Only a few days after the German bishops’ ad limina visit to Pope Francis, the German prelates introduced their reformed employment regulations for employees of the Catholic Church in Germany. 

The German Bishops’ Conference (DBK) announced on Tuesday that they passed the new law with the necessary majority at their plenary meeting. The “basic order of ecclesiastical service” states that employees’ private lives, “in particular relationships and intimacy, are not subject to legal assessment.” 

Employees, including Catholics, will therefore no longer face termination for living in a “second marriage” or a same-sex relationship. 

This new law will affect only lay people working for the Church and not priests, seminarians, or members of religious orders, according to the text. 

The new employment law states the following: 

Diversity in church institutions is an enrichment. All employees can be representatives of God’s unconditional love and thus of a Church that serves the people, regardless of their specific tasks, their origin, their religion, their age, their disability, their gender, their sexual identity, and their way of life.

As a revision to a previous draft, the term “sexual orientation” was replaced by “sexual identity.” 

According to a report by, the German bishops’ news outlet, the law was first adopted by the Association of German Dioceses (which is headed by the bishops) with a vote that requires a two-thirds majority. The plenary assembly of the German dioceses includes all diocesan bishops and, if applicable, the diocesan administrators. 

The new “basic order of ecclesiastical service” is now episcopal law. However, to take effect in a diocese, it must be enacted by each diocesan bishop for his own diocese as a particular law. In the last amendment in 2015, three bishops expressed reservations and delayed putting it into effect. 

The reform of the employment law has been in the making for months. At the fourth Assembly of the Synodal Way in September 2022, more than two-thirds of the German bishops voted in favor of a document that called for a change of the labor law of the Catholic Church in Germany in order to allow employees to live openly lifestyles contrary to Catholic doctrine on sexuality. 

READ: German Synodal Way approves text calling homosexual acts ‘not sinful’ and ‘not intrinsically evil’ 

In addition to the new law allowing employees of the Church in Germany to live contrary to the Church’s teaching on sexuality, the change of the phrase “sexual orientation” to “sexual identity” indicates that German bishops believe the claim that people are “born” as homosexuals, and their erotic inclinations are, therefore, part of their identity. 

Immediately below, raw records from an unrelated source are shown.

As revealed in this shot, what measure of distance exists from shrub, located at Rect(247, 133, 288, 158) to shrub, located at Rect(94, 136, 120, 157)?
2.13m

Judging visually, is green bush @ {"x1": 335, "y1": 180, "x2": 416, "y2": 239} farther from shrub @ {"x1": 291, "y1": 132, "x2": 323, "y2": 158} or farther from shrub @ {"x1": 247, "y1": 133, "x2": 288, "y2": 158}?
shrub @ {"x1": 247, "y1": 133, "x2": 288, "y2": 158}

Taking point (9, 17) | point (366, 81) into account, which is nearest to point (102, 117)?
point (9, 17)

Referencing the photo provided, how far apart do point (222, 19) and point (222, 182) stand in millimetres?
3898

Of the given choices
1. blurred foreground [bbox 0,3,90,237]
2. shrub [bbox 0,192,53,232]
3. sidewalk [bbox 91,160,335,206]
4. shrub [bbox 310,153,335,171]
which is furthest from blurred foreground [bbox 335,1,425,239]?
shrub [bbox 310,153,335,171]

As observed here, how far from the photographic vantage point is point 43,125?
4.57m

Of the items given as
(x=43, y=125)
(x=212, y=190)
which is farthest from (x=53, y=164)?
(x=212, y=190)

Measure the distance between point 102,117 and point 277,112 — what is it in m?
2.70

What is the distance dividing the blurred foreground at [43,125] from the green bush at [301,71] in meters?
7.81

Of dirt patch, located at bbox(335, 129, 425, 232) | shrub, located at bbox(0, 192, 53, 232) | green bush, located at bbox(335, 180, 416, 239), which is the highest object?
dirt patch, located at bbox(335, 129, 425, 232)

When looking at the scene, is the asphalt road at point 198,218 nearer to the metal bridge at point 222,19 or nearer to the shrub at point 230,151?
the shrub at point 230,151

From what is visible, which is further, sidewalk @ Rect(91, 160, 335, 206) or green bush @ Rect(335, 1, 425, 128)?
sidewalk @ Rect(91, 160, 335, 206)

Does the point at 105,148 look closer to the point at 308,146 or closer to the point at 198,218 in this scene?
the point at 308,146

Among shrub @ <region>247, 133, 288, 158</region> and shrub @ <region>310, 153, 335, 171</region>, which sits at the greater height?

As LifeSite’s Pete Baklinski demonstrated in 2021, the assumption that someone can be “born gay” is not backed up by any valid scientific facts: 

Science has made it clear that there are  no known biological factors, such as a ‘gay gene’ for instance, that can be used to distinguish someone with same-sex attraction from someone with opposite-sex attraction. The pro-LGBT British Royal College of Psychiatrists admitted in a 2014 position paper that same-sex attraction is not something one is born with but is determined by a number of factors, including ‘postnatal environmental factors.’ Psychologists have pointed out that childhood trauma, especially in the area of the child-parent relationship, is a key factor in the development of same-sex attraction.

Over 800,000 people work for the Catholic Church in Germany or its institutions. According to Statista, the Catholic Church in Germany received 6.73 billion euros in church taxes in 2021.